Além disso, a sociedade terá de estar majoritariamente a favor do impeachment, o que ainda não acontece, ou acontece por pequena margem. O apoio ao afastamento poderá ser mostrado por pesquisas confiáveis e em declarações de entidades representativas da sociedade civil, mas precisa se expressar nas redes sociais e, principalmente, em grandes manifestações populares, por todo o país.
As manifestações de porte, porém, só deverão acontecer quando a pandemia arrefecer e as pessoas se sentirem seguras para ir às ruas. Nada adiantará se apenas grupos militantes e radicalizados se manifestarem, pois será necessário repetir o que aconteceu nas Diretas Já e no impeachment de Collor. Manifestações massivas, e não de pequenos grupos, são fundamentais para enfrentar a violenta resistência dos bolsonaristas radicalizados, entre eles policiais e militares armados, a infiltração de provocadores e, provavelmente, a parcialidade das polícias militares.

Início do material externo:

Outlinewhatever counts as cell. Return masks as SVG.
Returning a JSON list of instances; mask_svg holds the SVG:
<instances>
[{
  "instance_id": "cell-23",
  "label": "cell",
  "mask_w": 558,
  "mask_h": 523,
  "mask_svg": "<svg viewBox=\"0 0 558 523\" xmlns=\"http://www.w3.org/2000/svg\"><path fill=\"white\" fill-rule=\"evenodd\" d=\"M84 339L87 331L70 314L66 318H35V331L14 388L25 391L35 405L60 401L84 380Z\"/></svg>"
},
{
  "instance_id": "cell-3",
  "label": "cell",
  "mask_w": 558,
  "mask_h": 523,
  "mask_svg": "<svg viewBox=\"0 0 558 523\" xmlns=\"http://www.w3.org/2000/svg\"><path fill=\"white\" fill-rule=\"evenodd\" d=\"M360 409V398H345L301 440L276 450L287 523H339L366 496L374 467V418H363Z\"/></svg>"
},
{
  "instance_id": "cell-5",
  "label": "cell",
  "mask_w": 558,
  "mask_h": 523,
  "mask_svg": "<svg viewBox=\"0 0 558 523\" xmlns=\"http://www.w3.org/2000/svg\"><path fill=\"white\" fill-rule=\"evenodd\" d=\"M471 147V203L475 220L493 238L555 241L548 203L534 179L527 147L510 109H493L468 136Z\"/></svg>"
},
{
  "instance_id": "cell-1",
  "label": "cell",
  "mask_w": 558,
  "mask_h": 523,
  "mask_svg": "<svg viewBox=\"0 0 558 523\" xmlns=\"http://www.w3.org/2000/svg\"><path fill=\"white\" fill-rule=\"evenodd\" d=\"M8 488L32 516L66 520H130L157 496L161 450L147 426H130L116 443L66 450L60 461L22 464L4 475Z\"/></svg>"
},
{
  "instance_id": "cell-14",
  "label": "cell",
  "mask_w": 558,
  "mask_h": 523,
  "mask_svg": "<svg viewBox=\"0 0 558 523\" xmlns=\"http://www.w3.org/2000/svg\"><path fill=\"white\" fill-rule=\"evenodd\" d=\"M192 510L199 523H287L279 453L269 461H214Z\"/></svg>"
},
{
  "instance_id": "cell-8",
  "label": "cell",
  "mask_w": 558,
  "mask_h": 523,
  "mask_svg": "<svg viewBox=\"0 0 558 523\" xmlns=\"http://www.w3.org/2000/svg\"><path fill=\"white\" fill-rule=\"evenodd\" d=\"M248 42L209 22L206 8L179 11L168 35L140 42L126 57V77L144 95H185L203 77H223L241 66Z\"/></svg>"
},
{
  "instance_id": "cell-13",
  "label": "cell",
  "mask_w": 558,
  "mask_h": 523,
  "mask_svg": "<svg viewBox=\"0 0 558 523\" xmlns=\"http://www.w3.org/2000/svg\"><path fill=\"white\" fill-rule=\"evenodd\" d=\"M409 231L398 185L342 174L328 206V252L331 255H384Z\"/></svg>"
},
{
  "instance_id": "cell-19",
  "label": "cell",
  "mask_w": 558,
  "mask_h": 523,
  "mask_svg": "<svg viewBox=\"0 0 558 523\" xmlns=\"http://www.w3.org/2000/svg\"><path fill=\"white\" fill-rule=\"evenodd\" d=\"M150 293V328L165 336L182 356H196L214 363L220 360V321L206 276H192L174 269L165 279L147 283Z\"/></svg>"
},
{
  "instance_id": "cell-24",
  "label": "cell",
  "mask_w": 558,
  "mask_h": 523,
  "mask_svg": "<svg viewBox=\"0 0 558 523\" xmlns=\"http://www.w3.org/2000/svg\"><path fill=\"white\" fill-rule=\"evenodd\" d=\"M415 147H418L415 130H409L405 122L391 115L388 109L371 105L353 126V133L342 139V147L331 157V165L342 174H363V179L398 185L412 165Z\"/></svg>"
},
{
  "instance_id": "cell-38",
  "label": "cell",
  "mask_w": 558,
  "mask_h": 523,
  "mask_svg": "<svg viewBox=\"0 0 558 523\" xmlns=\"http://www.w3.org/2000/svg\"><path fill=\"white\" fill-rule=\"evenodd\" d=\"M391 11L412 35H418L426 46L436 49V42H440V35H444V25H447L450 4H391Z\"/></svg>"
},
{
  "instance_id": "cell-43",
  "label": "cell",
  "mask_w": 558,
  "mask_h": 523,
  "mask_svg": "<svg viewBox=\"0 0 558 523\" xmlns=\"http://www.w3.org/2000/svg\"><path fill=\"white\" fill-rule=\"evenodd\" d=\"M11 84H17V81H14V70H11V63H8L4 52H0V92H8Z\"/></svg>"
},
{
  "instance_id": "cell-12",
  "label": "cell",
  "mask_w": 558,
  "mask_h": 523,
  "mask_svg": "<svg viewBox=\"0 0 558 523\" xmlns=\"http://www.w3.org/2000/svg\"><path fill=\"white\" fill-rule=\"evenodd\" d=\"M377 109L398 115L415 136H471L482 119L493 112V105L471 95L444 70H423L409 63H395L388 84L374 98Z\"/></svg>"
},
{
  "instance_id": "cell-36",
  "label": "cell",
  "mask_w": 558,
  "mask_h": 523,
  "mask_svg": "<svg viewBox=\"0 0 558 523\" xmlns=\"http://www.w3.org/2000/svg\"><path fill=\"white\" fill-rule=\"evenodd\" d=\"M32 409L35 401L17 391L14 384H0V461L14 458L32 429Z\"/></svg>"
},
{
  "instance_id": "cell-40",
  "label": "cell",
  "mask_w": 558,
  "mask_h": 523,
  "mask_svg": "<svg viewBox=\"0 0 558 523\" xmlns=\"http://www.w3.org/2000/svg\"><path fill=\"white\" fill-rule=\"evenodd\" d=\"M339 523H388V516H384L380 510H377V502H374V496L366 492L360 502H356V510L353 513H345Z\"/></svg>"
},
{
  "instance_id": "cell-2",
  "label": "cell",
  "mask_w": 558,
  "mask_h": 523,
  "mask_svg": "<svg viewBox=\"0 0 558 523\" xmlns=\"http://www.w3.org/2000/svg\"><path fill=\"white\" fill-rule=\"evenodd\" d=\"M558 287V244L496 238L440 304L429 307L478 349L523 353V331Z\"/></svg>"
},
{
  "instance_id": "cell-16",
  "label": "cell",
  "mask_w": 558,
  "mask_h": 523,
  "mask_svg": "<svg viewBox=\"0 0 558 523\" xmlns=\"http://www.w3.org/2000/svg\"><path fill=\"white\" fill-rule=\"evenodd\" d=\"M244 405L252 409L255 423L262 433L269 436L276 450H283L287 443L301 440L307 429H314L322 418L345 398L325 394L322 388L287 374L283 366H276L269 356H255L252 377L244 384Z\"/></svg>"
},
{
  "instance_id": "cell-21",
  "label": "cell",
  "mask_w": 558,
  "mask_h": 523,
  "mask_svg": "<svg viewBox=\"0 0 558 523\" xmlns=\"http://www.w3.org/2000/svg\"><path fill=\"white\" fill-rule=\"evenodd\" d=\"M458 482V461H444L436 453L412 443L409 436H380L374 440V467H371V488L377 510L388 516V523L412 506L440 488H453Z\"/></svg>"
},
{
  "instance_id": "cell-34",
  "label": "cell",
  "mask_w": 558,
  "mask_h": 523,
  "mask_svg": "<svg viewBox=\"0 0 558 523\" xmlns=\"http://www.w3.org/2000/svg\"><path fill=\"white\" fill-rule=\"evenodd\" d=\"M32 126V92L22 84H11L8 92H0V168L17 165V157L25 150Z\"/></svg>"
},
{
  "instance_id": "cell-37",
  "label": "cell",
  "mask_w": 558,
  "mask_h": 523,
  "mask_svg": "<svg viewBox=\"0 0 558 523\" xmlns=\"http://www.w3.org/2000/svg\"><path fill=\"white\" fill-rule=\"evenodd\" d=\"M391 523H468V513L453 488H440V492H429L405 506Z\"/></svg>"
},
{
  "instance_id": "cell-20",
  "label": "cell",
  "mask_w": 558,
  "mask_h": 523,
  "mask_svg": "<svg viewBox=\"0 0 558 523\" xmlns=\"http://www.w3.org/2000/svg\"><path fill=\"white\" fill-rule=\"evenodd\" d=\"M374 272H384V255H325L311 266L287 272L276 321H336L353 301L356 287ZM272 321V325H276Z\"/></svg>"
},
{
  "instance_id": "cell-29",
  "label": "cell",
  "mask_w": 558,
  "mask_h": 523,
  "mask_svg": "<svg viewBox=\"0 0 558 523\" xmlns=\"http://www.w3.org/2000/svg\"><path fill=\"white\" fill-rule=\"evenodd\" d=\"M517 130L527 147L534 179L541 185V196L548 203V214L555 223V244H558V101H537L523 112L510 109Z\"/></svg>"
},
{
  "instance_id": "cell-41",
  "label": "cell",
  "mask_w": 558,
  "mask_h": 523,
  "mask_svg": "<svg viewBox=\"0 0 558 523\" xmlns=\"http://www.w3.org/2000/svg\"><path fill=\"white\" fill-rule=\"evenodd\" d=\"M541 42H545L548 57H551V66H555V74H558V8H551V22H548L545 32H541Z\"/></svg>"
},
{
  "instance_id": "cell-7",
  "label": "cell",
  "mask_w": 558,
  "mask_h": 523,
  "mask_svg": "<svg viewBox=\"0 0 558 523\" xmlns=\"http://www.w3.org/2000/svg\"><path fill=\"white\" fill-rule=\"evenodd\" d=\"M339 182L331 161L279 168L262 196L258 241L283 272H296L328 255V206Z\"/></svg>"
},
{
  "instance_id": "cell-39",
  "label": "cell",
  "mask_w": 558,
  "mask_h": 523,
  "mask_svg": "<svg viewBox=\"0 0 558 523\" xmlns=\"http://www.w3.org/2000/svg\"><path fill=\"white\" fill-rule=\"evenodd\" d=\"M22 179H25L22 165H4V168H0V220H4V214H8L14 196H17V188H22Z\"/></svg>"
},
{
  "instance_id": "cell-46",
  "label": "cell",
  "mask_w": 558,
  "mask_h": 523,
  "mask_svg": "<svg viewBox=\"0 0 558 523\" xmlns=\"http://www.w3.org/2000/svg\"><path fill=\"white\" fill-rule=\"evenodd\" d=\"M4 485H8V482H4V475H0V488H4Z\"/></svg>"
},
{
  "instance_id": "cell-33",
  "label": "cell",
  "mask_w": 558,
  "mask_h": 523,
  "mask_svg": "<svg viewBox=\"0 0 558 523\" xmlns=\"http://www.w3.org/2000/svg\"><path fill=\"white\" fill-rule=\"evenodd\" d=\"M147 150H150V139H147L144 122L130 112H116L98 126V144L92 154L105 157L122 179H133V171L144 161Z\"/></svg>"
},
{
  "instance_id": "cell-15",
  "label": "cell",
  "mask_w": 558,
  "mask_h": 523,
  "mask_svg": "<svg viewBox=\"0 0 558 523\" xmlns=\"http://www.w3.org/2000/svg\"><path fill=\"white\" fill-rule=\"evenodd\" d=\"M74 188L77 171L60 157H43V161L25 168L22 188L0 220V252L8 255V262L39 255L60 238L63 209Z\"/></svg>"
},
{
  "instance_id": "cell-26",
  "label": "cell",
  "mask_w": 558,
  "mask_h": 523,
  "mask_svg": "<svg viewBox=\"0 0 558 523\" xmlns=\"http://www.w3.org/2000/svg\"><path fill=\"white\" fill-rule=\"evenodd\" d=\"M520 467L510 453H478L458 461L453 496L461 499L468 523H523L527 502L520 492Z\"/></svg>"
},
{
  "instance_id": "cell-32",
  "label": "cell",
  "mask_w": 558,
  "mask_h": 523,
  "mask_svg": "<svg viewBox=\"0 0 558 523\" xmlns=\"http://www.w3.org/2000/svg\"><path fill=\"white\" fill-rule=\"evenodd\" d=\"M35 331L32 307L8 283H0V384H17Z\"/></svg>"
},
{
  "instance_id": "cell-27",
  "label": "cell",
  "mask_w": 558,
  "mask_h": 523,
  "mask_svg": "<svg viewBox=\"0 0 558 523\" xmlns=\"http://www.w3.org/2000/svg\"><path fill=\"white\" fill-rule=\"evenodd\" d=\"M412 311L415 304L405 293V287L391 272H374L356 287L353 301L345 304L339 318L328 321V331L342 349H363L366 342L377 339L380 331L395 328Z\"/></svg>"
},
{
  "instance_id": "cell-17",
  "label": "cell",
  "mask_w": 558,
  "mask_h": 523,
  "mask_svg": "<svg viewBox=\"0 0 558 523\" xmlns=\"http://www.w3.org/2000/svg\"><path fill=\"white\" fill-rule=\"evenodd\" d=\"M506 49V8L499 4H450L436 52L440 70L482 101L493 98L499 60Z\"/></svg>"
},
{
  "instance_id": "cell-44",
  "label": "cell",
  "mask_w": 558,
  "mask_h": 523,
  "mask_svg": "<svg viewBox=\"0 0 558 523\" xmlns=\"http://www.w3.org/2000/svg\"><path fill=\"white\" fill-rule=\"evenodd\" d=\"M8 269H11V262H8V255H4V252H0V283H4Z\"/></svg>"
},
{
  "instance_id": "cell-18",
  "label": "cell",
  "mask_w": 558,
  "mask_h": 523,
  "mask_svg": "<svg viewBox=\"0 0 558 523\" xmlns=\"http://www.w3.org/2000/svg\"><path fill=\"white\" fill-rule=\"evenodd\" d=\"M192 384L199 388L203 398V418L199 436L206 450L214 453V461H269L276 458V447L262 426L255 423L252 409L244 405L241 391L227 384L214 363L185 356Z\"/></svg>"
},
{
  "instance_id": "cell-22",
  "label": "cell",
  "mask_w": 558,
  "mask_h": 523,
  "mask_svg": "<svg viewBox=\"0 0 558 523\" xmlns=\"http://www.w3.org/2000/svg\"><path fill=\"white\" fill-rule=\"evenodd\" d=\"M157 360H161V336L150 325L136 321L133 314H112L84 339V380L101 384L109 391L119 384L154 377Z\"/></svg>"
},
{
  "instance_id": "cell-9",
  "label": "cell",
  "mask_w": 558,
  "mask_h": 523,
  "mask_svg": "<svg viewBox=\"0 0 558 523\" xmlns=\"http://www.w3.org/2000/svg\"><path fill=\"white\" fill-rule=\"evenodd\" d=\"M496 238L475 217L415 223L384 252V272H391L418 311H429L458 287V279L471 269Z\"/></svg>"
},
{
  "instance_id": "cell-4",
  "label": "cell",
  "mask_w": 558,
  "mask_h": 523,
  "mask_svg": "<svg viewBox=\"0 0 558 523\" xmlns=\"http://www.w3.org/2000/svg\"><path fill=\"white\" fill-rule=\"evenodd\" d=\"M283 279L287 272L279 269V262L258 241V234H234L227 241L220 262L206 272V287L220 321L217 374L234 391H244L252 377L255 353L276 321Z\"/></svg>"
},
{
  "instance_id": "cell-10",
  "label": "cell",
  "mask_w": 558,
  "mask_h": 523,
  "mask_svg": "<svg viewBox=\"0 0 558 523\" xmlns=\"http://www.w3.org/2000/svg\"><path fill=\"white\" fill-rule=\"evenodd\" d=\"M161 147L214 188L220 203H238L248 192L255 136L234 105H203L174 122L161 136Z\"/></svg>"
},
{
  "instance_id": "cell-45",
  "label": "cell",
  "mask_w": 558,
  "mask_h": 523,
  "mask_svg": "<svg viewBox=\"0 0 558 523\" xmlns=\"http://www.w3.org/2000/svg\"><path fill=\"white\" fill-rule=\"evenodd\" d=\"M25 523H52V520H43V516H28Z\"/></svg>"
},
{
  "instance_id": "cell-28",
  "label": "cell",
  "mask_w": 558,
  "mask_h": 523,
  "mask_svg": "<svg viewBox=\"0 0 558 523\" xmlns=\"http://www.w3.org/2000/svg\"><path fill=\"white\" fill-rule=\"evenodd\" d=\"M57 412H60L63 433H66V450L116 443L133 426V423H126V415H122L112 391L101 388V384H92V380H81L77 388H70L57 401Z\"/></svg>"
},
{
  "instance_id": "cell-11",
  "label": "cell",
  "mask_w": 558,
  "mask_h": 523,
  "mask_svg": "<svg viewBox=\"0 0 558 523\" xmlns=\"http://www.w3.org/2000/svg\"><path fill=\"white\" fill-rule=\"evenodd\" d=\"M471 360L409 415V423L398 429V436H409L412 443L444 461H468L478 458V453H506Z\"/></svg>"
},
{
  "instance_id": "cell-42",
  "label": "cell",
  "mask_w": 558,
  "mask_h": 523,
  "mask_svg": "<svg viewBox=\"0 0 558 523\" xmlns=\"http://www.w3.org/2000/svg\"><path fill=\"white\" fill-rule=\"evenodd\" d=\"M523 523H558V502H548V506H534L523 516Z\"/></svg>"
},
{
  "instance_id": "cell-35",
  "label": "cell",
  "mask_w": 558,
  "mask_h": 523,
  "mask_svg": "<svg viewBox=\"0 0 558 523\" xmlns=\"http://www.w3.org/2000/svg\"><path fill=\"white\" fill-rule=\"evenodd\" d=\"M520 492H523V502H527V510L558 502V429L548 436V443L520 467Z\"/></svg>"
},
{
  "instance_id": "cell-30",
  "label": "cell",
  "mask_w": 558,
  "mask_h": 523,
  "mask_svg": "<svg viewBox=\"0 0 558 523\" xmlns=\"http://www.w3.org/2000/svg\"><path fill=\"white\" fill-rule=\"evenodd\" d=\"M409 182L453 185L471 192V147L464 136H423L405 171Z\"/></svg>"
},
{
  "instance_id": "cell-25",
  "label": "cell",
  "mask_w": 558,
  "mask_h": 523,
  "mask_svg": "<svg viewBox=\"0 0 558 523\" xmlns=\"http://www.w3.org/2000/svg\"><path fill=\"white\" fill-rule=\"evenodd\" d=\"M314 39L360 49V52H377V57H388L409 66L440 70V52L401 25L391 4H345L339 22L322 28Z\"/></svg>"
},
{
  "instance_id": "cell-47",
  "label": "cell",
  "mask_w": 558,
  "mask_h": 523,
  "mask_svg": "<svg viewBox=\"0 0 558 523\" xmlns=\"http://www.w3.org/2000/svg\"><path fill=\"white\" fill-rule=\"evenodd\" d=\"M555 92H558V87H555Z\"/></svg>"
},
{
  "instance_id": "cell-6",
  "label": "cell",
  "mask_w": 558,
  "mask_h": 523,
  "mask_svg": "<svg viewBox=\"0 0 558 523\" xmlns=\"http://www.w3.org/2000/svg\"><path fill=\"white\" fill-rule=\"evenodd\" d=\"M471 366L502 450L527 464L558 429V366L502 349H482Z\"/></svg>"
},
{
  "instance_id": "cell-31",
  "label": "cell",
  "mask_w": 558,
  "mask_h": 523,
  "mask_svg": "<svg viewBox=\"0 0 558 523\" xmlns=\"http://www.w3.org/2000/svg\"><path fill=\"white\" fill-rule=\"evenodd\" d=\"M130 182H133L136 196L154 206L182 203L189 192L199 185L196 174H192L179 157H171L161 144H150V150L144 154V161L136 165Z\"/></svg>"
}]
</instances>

Tirar Bolsonaro da presidência, pelos meios constitucionais disponíveis, é hoje a tarefa central dos que se opõem a seu governo, a seus métodos e a seus projetos, porque é essencial para que possam continuar atuando politicamente em um ambiente democrático. Já é também objetivo dos que se mantiveram neutros diante de sua ascensão e até recentemente diante de sua gestão e, finalmente, constataram que ele é uma ameaça à democracia e ao país. E parece que será o objetivo de muitos que o apoiaram, mas já veem que sua presença é prejudicial para seus interesses e objetivos e é preciso descartá-lo para seguir em frente.
Esses três setores terão de estar juntos para aprovar o impeachment de Bolsonaro ou autorizar que seja processado pelo Supremo Tribunal Federal. Depois, cada um deles seguirá seu caminho — o que, para as esquerdas, significará continuar na oposição, mas aliviada da ameaça fascista.